SET EXERCISE:
Print the data from the line with "Among [135,104], [7,82], which" to the line with "As we can see", including both of those lines and copying every line unchanged, but leave the pictures out.

SUPPLIED INFORMATION:
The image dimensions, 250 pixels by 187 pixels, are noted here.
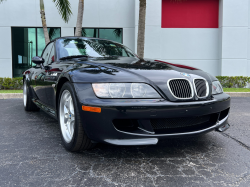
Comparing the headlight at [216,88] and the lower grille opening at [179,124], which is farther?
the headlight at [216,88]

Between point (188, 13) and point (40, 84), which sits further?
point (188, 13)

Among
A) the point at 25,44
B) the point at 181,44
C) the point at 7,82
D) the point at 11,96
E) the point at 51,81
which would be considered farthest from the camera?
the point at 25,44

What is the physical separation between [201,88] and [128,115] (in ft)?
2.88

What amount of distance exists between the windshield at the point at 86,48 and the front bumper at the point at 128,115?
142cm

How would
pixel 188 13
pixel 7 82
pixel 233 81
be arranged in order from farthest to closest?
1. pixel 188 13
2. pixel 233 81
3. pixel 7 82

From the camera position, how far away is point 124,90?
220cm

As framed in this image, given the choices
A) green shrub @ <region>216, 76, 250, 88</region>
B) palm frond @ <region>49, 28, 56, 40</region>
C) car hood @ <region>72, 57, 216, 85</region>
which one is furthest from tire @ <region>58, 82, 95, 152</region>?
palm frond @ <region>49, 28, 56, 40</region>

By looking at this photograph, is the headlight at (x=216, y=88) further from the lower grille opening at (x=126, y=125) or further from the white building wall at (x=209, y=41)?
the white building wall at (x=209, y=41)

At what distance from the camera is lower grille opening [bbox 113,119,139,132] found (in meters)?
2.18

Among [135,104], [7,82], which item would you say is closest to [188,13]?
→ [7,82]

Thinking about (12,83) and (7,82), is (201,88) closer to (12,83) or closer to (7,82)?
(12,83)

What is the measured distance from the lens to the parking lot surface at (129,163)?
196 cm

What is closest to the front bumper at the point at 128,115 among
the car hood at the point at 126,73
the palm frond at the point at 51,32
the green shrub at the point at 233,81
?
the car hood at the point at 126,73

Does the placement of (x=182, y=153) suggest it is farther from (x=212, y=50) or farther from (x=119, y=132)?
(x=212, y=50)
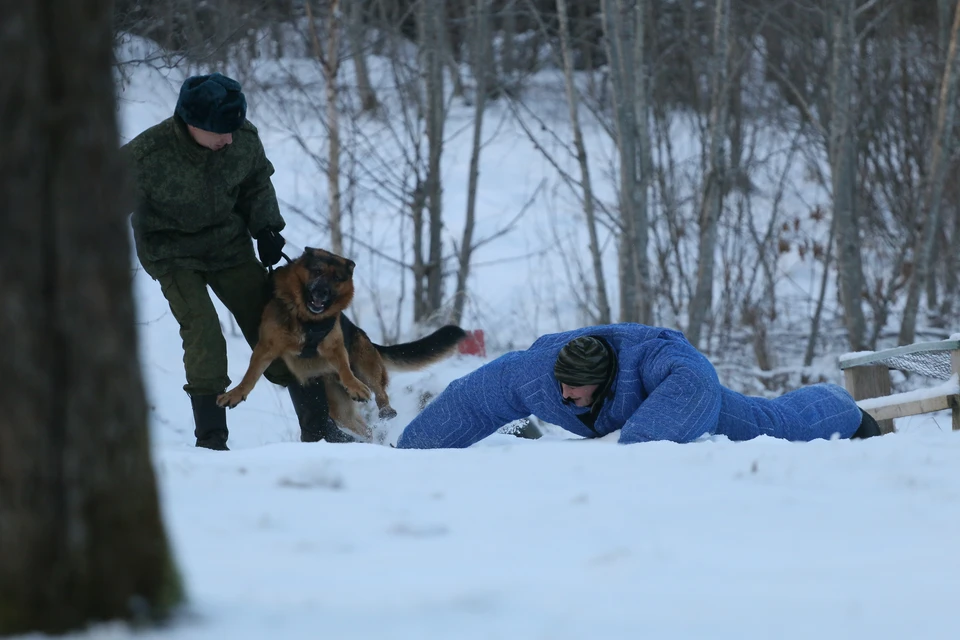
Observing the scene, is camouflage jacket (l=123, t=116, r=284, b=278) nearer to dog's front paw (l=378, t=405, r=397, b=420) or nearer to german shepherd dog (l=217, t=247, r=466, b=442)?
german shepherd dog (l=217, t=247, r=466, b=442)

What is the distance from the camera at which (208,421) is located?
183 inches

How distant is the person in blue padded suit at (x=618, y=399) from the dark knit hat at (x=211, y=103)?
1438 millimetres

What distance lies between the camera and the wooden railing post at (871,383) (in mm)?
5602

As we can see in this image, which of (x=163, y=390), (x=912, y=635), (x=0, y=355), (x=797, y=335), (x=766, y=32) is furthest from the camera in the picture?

--

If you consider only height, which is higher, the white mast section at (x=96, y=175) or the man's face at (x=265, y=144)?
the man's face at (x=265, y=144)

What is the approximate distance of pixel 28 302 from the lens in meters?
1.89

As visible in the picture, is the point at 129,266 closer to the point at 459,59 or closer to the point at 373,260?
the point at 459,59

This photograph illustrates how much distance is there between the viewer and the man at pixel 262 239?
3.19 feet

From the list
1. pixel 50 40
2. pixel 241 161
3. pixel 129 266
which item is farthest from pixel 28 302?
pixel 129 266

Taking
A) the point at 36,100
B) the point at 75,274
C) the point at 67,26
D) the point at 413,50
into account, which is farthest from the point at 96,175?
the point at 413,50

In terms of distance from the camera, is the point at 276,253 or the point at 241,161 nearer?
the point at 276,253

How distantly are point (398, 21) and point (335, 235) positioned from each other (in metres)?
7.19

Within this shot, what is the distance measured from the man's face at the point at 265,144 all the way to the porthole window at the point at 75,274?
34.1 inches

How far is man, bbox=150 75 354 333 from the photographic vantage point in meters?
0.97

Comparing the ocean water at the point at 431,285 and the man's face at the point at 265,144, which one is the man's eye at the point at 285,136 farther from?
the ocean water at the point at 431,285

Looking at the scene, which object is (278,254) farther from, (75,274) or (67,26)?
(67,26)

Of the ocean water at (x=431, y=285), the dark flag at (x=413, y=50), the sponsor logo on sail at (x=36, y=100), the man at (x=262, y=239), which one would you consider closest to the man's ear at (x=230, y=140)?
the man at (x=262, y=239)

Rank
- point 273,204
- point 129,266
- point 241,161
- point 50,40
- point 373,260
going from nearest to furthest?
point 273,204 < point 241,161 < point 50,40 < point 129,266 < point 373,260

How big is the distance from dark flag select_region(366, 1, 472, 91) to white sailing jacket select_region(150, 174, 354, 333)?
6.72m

RESPONSE TO THIS EXERCISE:
Among [135,104], [7,82], which item would you say is closest to [188,13]?
→ [7,82]

Thinking about (12,83) and (7,82), is (201,88) closer to (12,83) or closer to (7,82)?
(12,83)

What is the measured distance from the lens to the parking lot surface at (129,163)?
196 cm

What is closest to the front bumper at the point at 128,115 among
the car hood at the point at 126,73
the palm frond at the point at 51,32
the green shrub at the point at 233,81
?
the car hood at the point at 126,73

Does the placement of (x=182, y=153) suggest it is farther from (x=212, y=50) or farther from (x=119, y=132)?
(x=212, y=50)
Observing the scene, is camouflage jacket (l=123, t=116, r=284, b=278) nearer to dog's front paw (l=378, t=405, r=397, b=420) or nearer to german shepherd dog (l=217, t=247, r=466, b=442)?
german shepherd dog (l=217, t=247, r=466, b=442)

What is the distance from the camera at which (208,421) is located?
183 inches

How distant is the person in blue padded suit at (x=618, y=399) from the dark knit hat at (x=211, y=103)?
1438 millimetres

What distance lies between the camera and the wooden railing post at (871,383) (in mm)?
5602

As we can see in this image, which of (x=163, y=390), (x=912, y=635), (x=0, y=355), (x=797, y=335), (x=766, y=32) is furthest from the camera in the picture?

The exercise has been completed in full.